Yesterday I got on my bike and rode to the store to shop a little and found that the (outside) world around me was as perfect as it could be. I was riding along and realized that it wasn't too sunny, not too windy, and wasn't too warm. It all was just right. (I think that is a line from a children's story.)
One thing that I have learned is that doing even one thing each day is progress. Ideally, it is good to do more than one, but if I am having a difficult day and I accomplish something, then I am okay with myself and know that some progress has been made.
The world we live in says otherwise. And so many things have become "instant" that we expect the same from our emotional and spiritual lives. But the realization that it took time to get where we are also means that it will take time to heal and move forward from that place.

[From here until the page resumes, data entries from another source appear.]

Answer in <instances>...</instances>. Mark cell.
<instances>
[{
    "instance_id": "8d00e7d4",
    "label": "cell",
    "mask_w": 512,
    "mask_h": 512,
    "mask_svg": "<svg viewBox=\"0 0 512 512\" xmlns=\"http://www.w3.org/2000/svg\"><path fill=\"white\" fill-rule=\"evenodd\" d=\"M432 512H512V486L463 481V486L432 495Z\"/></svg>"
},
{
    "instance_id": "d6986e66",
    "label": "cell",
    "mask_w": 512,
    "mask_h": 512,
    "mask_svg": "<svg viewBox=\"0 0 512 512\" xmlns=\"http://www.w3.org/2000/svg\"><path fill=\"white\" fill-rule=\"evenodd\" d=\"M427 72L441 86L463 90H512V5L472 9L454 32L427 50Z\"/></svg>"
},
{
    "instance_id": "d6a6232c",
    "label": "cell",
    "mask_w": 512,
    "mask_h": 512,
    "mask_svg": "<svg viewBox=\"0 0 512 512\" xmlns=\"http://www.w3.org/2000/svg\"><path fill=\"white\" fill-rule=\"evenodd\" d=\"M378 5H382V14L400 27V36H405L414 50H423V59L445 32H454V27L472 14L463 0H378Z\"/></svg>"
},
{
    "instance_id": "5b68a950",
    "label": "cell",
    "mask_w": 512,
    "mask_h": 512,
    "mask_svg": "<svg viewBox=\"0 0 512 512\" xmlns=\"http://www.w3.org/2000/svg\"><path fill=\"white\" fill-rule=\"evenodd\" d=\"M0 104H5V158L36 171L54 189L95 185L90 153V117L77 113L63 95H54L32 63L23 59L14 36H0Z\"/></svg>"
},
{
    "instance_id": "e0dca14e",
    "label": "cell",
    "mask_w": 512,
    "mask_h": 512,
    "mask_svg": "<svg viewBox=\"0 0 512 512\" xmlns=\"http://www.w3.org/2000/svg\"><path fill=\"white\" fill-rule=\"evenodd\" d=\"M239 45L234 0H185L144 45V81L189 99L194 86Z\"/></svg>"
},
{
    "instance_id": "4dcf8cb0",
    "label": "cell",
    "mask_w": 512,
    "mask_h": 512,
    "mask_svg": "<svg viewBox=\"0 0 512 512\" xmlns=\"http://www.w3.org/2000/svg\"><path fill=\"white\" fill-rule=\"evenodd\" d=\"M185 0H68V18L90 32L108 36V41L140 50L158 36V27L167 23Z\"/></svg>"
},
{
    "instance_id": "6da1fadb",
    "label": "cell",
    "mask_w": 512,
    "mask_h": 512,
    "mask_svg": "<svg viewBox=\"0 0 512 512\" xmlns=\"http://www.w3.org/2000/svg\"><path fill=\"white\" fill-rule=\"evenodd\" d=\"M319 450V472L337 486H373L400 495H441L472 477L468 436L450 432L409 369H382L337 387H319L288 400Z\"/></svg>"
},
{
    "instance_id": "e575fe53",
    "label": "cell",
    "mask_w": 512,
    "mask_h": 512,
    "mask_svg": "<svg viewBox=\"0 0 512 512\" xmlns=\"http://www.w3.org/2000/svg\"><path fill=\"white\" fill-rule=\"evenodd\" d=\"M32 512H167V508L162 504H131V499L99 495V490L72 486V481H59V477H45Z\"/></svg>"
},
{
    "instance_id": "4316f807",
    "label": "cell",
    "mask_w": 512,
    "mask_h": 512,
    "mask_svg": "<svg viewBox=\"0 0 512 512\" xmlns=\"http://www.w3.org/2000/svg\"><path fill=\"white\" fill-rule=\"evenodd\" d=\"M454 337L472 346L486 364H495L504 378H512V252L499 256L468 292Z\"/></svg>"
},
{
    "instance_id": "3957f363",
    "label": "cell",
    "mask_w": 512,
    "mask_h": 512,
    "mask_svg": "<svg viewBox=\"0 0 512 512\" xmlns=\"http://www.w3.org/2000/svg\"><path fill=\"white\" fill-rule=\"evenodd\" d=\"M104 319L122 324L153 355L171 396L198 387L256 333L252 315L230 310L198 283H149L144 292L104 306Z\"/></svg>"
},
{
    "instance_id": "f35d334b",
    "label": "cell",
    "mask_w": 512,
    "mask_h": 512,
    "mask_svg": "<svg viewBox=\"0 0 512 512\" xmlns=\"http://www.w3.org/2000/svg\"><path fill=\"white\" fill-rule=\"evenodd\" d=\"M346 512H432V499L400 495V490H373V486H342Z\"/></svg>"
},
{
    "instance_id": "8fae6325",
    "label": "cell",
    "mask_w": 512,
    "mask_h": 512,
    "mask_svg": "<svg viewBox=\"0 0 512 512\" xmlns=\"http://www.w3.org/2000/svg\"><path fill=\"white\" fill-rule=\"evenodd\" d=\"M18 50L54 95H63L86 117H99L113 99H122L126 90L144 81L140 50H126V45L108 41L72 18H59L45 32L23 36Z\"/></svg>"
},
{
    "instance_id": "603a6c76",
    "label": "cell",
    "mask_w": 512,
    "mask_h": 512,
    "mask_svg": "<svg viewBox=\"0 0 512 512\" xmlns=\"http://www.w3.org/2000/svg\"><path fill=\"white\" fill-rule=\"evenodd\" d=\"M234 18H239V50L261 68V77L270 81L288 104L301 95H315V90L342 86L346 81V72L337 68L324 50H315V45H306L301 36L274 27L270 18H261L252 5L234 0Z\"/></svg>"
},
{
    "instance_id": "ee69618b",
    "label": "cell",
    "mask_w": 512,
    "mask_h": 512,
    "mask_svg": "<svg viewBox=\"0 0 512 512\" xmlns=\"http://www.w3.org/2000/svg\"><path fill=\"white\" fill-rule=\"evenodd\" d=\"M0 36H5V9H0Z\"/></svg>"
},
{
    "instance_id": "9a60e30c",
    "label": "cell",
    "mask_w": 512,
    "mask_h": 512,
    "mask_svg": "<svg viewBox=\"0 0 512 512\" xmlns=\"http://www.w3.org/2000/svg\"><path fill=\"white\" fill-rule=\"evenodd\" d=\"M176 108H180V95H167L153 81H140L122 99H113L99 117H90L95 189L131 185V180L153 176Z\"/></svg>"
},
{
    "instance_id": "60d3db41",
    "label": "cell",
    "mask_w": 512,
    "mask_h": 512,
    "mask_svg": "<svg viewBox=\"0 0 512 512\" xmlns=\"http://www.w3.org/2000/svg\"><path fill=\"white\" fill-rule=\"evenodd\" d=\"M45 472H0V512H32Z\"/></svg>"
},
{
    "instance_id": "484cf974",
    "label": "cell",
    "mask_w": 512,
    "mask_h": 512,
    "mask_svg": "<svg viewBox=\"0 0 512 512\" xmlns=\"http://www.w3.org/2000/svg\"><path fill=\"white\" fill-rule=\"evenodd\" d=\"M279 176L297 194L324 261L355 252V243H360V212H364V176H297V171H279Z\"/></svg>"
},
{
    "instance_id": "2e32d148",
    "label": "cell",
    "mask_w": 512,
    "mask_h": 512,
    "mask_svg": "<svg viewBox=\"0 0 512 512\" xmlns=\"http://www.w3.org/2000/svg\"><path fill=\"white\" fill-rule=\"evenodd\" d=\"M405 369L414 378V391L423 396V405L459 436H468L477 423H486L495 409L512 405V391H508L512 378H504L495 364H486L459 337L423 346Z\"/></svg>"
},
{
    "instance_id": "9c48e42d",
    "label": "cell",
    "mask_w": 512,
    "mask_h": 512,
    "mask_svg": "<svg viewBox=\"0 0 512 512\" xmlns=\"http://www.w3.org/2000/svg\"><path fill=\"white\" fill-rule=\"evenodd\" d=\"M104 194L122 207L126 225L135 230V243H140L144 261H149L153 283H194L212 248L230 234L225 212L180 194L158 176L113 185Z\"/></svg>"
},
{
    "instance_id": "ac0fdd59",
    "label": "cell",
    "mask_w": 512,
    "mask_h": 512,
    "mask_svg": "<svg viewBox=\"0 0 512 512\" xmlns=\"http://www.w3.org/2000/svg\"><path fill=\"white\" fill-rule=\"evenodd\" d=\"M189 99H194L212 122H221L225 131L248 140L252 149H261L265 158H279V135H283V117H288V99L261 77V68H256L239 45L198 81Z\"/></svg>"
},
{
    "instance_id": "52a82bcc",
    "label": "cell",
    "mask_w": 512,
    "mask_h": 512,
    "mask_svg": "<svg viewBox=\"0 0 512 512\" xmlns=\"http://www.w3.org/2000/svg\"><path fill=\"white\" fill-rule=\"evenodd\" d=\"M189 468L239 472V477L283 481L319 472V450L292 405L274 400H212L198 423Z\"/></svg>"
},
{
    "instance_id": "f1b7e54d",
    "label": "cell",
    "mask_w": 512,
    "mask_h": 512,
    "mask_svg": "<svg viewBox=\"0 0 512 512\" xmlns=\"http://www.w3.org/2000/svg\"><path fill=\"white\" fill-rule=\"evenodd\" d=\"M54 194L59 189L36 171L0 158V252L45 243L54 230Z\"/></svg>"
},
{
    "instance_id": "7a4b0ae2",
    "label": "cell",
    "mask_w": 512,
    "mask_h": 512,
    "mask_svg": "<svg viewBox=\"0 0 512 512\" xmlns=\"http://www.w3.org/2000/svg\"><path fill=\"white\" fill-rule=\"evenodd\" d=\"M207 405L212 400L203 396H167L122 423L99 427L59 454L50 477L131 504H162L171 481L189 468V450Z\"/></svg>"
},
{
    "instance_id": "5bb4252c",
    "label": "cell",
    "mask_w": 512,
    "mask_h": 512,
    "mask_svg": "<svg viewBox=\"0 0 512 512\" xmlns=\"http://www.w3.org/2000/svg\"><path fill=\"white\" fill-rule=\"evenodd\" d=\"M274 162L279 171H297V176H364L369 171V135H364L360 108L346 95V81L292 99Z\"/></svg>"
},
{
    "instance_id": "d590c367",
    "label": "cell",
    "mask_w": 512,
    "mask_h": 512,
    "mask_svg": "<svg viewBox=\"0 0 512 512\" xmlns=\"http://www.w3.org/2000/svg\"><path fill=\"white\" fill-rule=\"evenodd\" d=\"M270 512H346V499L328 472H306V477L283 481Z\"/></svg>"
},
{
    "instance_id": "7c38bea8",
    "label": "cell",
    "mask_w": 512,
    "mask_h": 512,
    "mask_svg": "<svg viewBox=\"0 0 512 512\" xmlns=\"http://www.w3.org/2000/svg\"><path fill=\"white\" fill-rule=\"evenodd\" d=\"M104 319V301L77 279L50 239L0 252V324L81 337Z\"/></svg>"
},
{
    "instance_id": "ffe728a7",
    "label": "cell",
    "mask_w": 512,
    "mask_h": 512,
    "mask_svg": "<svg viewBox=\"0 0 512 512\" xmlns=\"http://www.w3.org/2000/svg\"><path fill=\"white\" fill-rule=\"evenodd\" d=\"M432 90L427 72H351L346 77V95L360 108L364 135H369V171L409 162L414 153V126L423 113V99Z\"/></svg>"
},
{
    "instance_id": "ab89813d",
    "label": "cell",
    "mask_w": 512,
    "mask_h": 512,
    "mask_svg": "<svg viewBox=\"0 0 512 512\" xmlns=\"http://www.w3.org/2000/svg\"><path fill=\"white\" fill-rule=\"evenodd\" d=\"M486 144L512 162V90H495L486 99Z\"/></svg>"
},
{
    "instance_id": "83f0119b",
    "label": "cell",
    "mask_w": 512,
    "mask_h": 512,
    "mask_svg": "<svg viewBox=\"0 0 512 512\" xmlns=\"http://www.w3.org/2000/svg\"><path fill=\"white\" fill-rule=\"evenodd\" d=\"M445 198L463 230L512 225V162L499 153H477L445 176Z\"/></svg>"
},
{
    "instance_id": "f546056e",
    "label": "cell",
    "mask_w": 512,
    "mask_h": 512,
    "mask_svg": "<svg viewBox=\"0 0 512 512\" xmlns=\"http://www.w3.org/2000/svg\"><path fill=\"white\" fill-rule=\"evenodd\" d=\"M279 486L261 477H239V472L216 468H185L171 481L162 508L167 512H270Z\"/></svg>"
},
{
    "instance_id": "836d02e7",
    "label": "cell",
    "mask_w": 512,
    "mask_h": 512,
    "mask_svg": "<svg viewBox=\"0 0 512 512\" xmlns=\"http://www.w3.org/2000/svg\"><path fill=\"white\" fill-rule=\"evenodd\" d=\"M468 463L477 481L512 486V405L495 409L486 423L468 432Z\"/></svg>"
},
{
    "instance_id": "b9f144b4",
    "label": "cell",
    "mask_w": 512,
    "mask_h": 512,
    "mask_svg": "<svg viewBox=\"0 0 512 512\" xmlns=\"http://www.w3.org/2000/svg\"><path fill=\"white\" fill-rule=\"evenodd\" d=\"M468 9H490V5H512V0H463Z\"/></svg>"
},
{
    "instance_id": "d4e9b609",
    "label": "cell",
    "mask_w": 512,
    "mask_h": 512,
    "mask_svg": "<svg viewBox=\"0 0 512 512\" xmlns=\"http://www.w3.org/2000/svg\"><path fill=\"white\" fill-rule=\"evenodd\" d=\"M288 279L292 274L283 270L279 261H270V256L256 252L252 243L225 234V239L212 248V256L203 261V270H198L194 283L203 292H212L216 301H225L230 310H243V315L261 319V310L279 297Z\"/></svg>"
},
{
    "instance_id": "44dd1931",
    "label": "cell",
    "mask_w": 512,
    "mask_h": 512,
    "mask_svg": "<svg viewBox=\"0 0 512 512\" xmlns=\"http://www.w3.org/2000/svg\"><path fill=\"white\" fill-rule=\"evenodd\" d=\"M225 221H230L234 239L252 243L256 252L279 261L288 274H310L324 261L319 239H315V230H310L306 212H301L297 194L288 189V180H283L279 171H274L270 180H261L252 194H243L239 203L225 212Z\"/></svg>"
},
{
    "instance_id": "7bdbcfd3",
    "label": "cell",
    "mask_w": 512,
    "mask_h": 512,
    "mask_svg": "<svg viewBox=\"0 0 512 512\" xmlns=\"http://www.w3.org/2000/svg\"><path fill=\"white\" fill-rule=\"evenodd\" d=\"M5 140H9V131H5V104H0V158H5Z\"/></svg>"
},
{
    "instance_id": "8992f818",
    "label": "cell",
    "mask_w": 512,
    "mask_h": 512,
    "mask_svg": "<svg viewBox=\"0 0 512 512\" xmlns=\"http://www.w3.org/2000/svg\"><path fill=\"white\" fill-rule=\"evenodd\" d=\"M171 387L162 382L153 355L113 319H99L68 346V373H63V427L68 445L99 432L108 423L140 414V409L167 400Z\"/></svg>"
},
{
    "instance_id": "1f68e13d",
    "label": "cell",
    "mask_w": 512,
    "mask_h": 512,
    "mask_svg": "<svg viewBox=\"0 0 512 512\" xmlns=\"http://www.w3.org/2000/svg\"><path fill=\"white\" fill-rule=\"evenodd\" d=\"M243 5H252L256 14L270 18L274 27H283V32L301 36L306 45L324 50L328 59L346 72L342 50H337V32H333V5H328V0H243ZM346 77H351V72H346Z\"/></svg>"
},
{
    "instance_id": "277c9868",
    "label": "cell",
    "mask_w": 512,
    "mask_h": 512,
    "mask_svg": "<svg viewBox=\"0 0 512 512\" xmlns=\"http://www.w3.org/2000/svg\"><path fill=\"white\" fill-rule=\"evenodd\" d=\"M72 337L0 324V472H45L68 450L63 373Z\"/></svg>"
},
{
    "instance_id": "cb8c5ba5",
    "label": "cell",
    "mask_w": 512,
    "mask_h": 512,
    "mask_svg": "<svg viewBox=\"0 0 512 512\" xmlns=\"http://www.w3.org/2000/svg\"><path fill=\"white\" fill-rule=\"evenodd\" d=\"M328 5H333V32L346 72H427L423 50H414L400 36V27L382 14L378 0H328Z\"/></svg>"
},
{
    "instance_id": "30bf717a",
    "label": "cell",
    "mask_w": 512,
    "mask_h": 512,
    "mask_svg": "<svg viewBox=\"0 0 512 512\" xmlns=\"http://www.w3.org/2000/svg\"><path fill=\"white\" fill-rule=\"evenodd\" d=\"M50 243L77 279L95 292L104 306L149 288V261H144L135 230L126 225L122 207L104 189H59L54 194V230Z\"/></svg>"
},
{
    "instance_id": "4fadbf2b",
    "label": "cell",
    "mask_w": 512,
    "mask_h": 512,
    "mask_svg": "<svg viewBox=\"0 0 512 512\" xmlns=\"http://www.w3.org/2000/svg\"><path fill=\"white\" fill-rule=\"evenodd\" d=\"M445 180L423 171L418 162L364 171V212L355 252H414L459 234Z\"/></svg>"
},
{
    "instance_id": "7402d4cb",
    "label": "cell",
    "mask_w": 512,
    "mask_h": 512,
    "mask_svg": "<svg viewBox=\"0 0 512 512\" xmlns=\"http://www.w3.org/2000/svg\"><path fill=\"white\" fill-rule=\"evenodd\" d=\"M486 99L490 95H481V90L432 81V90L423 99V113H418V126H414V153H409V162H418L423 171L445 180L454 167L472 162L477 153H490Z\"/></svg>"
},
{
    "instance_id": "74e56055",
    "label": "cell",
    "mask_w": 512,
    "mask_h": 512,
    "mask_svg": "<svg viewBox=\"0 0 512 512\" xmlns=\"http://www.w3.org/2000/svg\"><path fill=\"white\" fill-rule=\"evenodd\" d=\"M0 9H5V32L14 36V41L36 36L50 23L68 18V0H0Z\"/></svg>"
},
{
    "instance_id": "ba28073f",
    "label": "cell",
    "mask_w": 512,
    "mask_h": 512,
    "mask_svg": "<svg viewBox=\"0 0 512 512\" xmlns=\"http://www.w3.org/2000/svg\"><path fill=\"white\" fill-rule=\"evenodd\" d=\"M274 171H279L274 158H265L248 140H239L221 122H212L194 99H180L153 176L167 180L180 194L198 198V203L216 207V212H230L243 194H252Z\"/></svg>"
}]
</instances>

Another misnomer in this pill-crazed society is that a medication can cure what ails you. Not so for many things, though. A friend who has ADD told me the other day that he could get a pill from his doctor that would treat it, and also get another medication that would treat his anger. It isn't that easy, though. I did try to explain this. This is the premise that our pharmaceutical companies are banking on.
I woke today with great optimism. The hard part is hanging on to it throughout the day...lol. I can't be the only person that is having a really good day, feeling positive emotions and then a monkey wrench gets thrown into it.
This seems like a good place to end. I hope you are having a good day. But watch out for the wrench.